● **Prompt**:
Repeat the listing below exactly from the line with "Newton County Bison" through its last line. Skip every picture.

**********

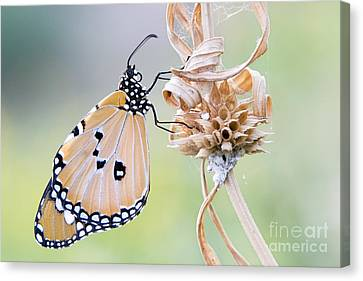 Plain Tiger Butterfly Resting Canvas Print by Tim Gainey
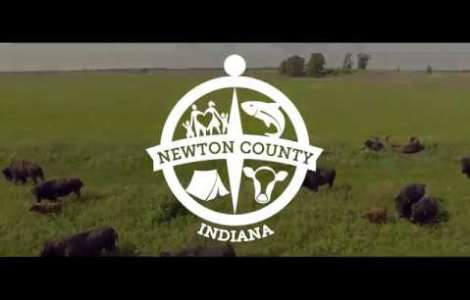 Newton County Bison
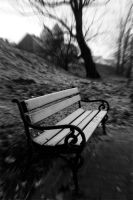 Lonely bench by austar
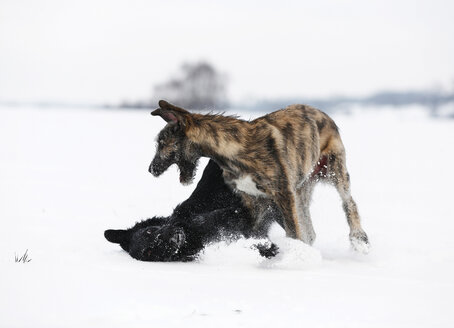 Irish Wolfhound puppy and black mongrel  playing together on snow-covered meadow - SLF000357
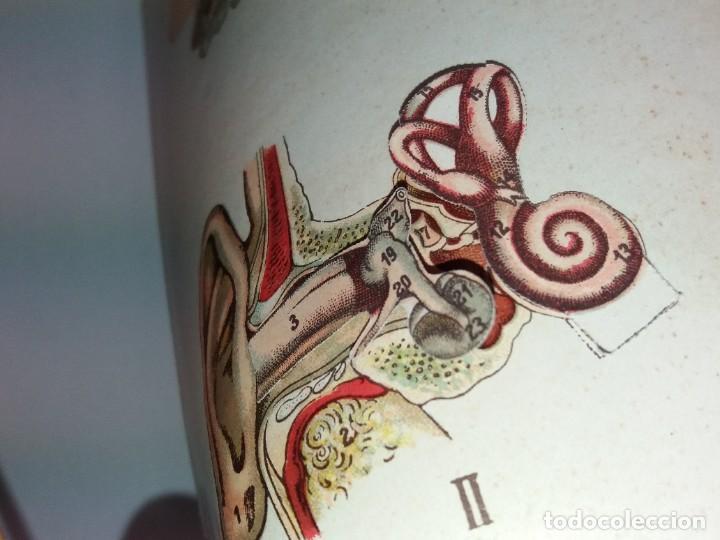 Libros antiguos: ATRACTIVO LIBRO METODO DE MEDICINA NATURAL MÁS DE 120 AÑOS MODERNISTA - Foto 14 - 245311370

**********

● **Written reply**:
 Newton County Bison
 Lonely bench by austar
 Irish Wolfhound puppy and black mongrel  playing together on snow-covered meadow - SLF000357
 Libros antiguos: ATRACTIVO LIBRO METODO DE MEDICINA NATURAL MÁS DE 120 AÑOS MODERNISTA - Foto 14 - 245311370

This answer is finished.